● Texto do documento:
------------------------------------------------

Em discurso proferido no Plenário da Câmara dos Deputados nesta terça-feira (13/04), o deputado federal Ivan Valente denunciou o acordo recém assinado pelo Brasil e Estados Unidos na área da defesa.
Ao contrário do que noticia a imprensa, o acordo vai além das questões comerciais e prevê a construção de uma base bilateral em território nacional. Segundo o texto, será criado um centro de inteligência no Rio de Janeiro, com o pretexto de combater o terrorismo e o tráfico de drogas.
Para o deputado Ivan Valente, o acordo é mais uma manifestação da ingerência dos EUA na América Latina e representa uma ameaça para a soberania nacional.
Leia abaixo a íntegra do pronunciamento feito por Ivan Valente sobre o tema.
Senhor Presidente, Senhoras e Senhores Deputados,
É com perplexidade que recebemos a notícia do acordo militar assinado entre o Brasil e os Estados Unidos ontem, 12 de abril, em Washington, pelo Ministro da Defesa, Nelson Jobim e pelo Secretário de Defesa dos Estados Unidos, Robert Gates. Para se ter uma idéia da envergadura de suas implicações, este será o primeiro acordo estratégico entre os dois países na área de defesa desde 1977 – quando o Brasil cancelou unilateralmente um acordo militar com os EUA que datava de 1952.
A despeito das tentativas de justificá-lo como uma ação de caráter comercial, que supostamente favoreceria os interesses da Embraer no mercado estadunidense, o que deve chamar a atenção da nação brasileira são os interesses estratégicos que estão por trás deste acordo.

------------------------------------------------

● Dados brutos:
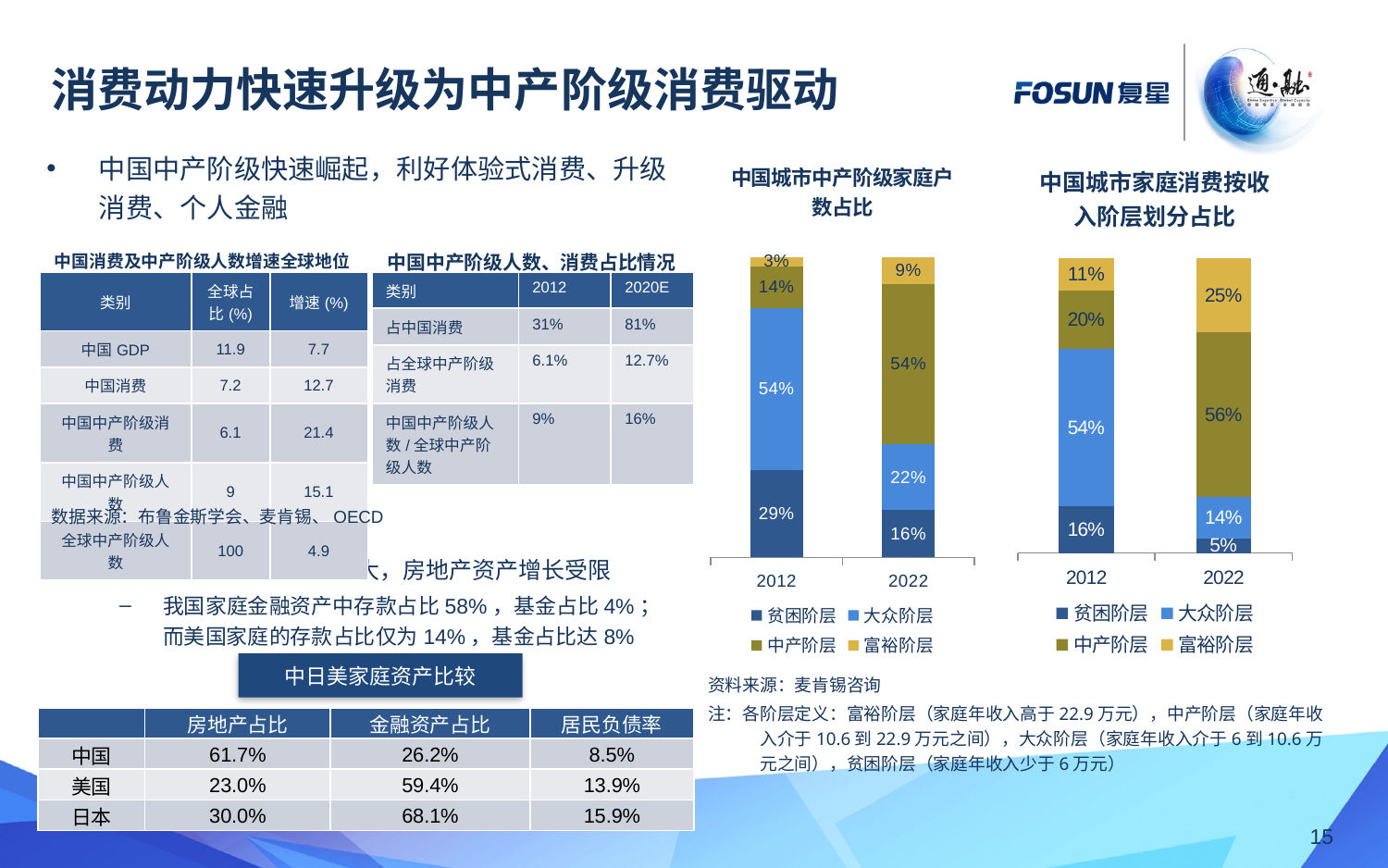
In the chart titled 中国城市中产阶级家庭户数占比, how many series does the legend list? 4 In the chart titled 中国城市中产阶级家庭户数占比, which segment is the largest in the 2012 bar? 大众阶层 In the chart titled 中国城市家庭消费按收入阶层划分占比, what is the value for 富裕阶层 in 2022? 25% In the chart titled 中国城市中产阶级家庭户数占比, what is the difference between the 中产阶层 values for 2022 and 2012? 40% In the chart titled 中国城市家庭消费按收入阶层划分占比, what is the difference between the 贫困阶层 values for 2012 and 2022? 11% In the chart titled 中国城市中产阶级家庭户数占比, what is the value for 贫困阶层 in 2012? 29% In the chart titled 中国城市家庭消费按收入阶层划分占比, which segment is the smallest in the 2022 bar? 贫困阶层 In the chart titled 中国城市家庭消费按收入阶层划分占比, what is the value for 大众阶层 in 2012? 54% In the chart titled 中国城市中产阶级家庭户数占比, what is the value for 富裕阶层 in 2022? 9% In the chart titled 中国城市中产阶级家庭户数占比, what is the value for 中产阶层 in 2022? 54% What type of chart is the chart titled 中国城市家庭消费按收入阶层划分占比? Stacked bar chart In the chart titled 中国城市家庭消费按收入阶层划分占比, is the 中产阶层 value larger in 2012 or 2022? 2022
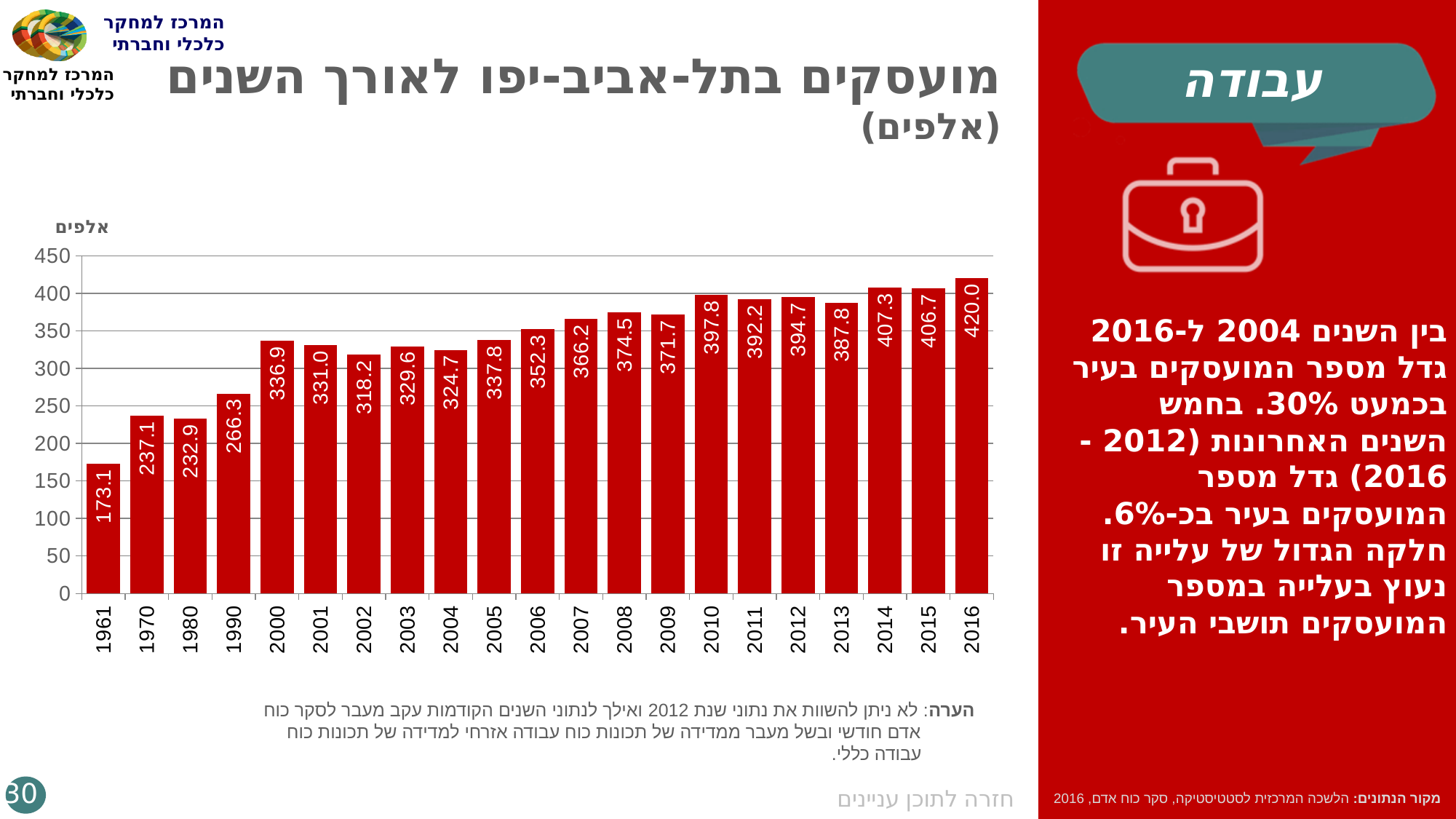
What colour are the bars in the chart? red Which is larger, the value for 2010 or the value for 2011? 2010 How many years are shown on the x axis? 21 What kind of chart is shown on the slide? bar chart Which year has the highest value? 2016 What is the value for 2016? 420.0 Which year has the lowest value? 1961 What is the value for 1961? 173.1 Is the value for 2014 greater or less than 400? greater What is the difference between the values for 2016 and 2004? 95.3 Do the values generally rise or fall from 2004 to 2016? rise What is the value for 2004? 324.7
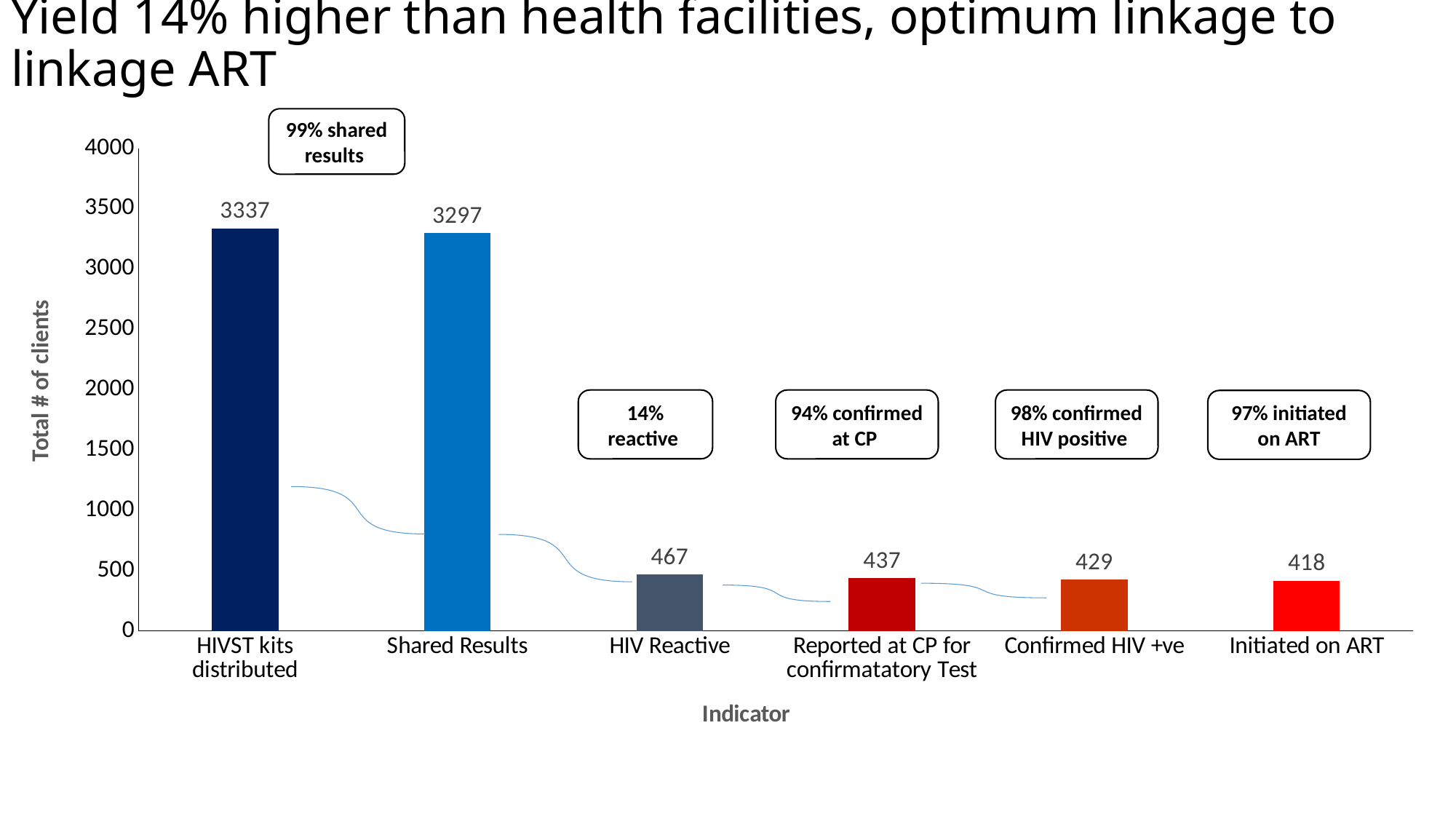
What is the difference between HIVST kits distributed and Shared Results? 40 How many categories are shown on the x axis? 6 What is the value for HIV Reactive? 467 What is the value for Shared Results? 3297 Which category has the highest value? HIVST kits distributed Which category has the lowest value? Initiated on ART What kind of chart is shown? Bar chart What is the value for Initiated on ART? 418 What is the difference between HIV Reactive and Reported at CP for confirmatatory Test? 30 What is the label of the y axis? Total # of clients Which is larger, Confirmed HIV +ve or Initiated on ART? Confirmed HIV +ve What is the value for HIVST kits distributed? 3337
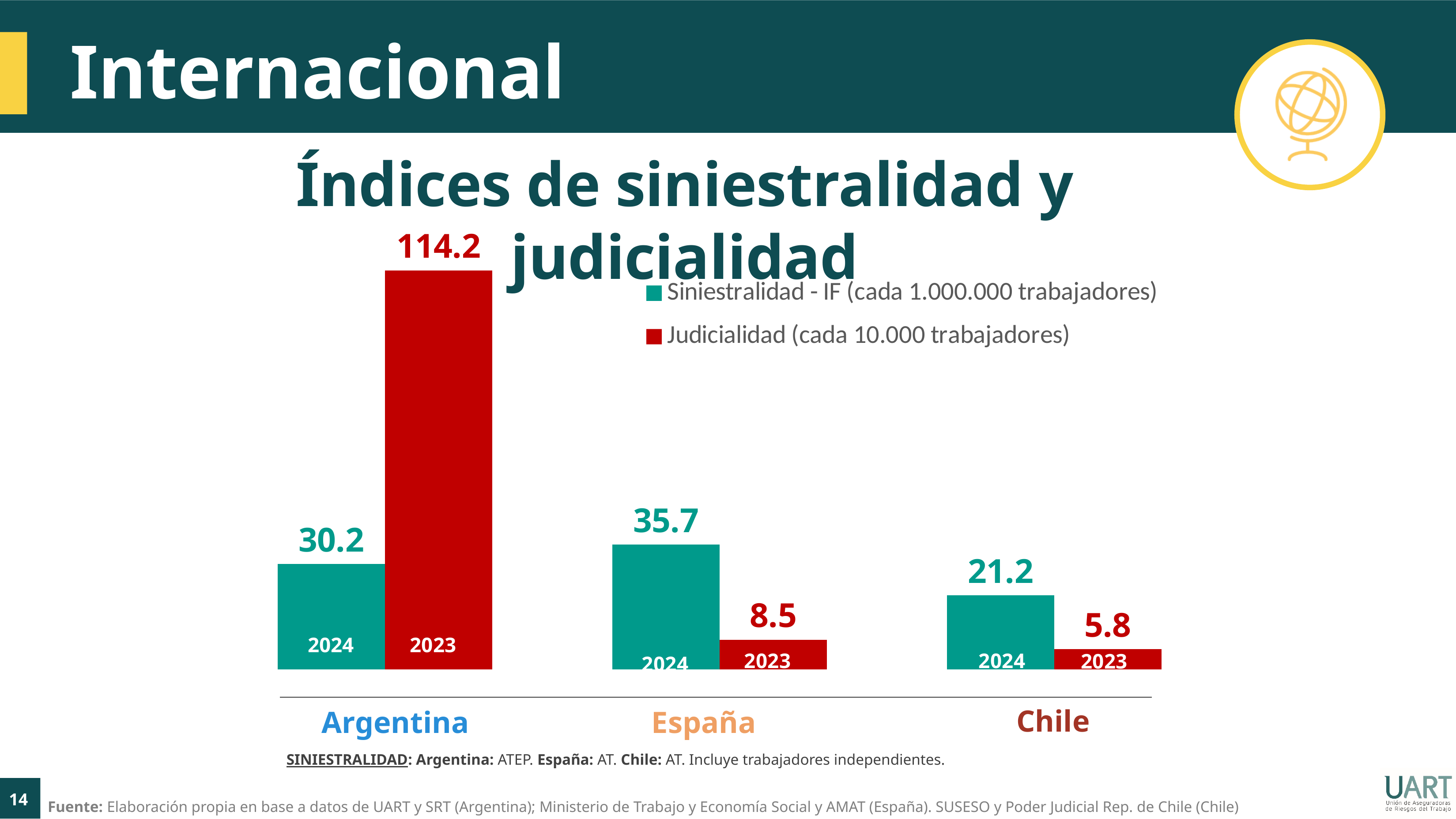
How many countries are shown on the x axis of the chart? 3 What is the Judicialidad value for Chile? 5.8 Which country has the highest Siniestralidad - IF value? España What is the difference between the Judicialidad values for Argentina and España? 105.7 Which country has the lowest Judicialidad value? Chile What is the Siniestralidad - IF value for España? 35.7 Which is larger, the Siniestralidad - IF value for Chile or the Judicialidad value for Chile? Siniestralidad - IF value for Chile How many series does the legend list? 2 What is the Judicialidad value for Argentina? 114.2 Which colour represents the Judicialidad series in the chart? Red What kind of chart is shown on the slide? Bar chart What is the Siniestralidad - IF value for Argentina? 30.2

------------------------------------------------

● Requisitos das tarefas:
1/ Indique se cada afirmação abaixo concorda com o texto sobre o acordo de defesa, respondendo sim ou não e citando literalmente as palavras do texto que decidem a questão: (a) O acordo foi assinado em Washington no dia 12 de abril. (b) O centro de inteligência previsto será instalado em Brasília. (c) O acordo militar anterior entre os dois países, cancelado pelo Brasil, datava de 1977.
2/ Segundo o texto sobre o acordo de defesa, quem assinou o acordo pelo lado dos Estados Unidos?
3/ Prolongue o texto sobre o acordo de defesa a partir da última frase apresentada.
A listagem não é necessária para resolver nada aqui.

● Respostas das tarefas:
1/
(a) Sim: "assinado entre o Brasil e os Estados Unidos ontem, 12 de abril, em Washington".
(b) Não: "será criado um centro de inteligência no Rio de Janeiro".
(c) Não: "um acordo militar com os EUA que datava de 1952".

2/ Robert Gates, Secretário de Defesa dos Estados Unidos.

3/
O Ministro brasileiro se apressa em minimizar as possíveis controvérsias e reduzir o acordo a questões de cooperação na área de segurança. No entanto, o embaixador americano no Brasil, Thomas Shannon, em declaração ao jornal Valor Econômico, deixa claro o objetivo de se montar uma “Base Binacional” com o pretexto de combate ao terrorismo e ao tráfico de drogas. Segundo apurou o jornal, os EUA forneceriam informações e apoios para que a Polícia federal monte, no Rio, um “centro de inteligência” coordenando todos os órgãos envolvidos nessas operações, a exemplo da que os americanos têm em Key West, na Flórida. Esse centro terá ações coordenadas com agências dos EUA e de outros países.
O acordo contém ainda, entre outras coisas, expressamente “a participação em treinamento e instrução militar combinados, exercícios militares conjuntos e o intercâmbio de informações relacionado a esses temas.
Senhor Presidente, queremos alertar para o histórico de ingerência dos EUA nos assuntos da América Latina e do mundo. A prática permanente de interferência direta em questões nacionais. O Brasil viveu amargamente essa experiência no período do golpe militar e nos tristes anos que o seguiram. No treinamento de militares brasileiros para as práticas de tortura e combate aos que lutaram e resistiram à ditadura militar.
Mais recentemente, assistimos à experiência do Plano Colômbia, que a pretexto de combate ao narcotráfico, significa uma ameaça estadunidense a partir de um país estratégico da América Latina, pronto a ser cabeça de ponte para atacar outros territórios e interferir na soberania de outros países.
Por último, vimos a reativação, há dois anos, da famigerada IV Frota, uma imensa base móvel armada até os dentes como uma espécie de patrulha do Oceano Atlântico. Isto tudo sem falar do papel dos EUA no Haiti, que na pratica ocuparam aquele país com mais de 10.000 soldados, tendo como argumento a ajuda humanitária após o gravíssimo terremoto que atingiu aquele país no início deste ano.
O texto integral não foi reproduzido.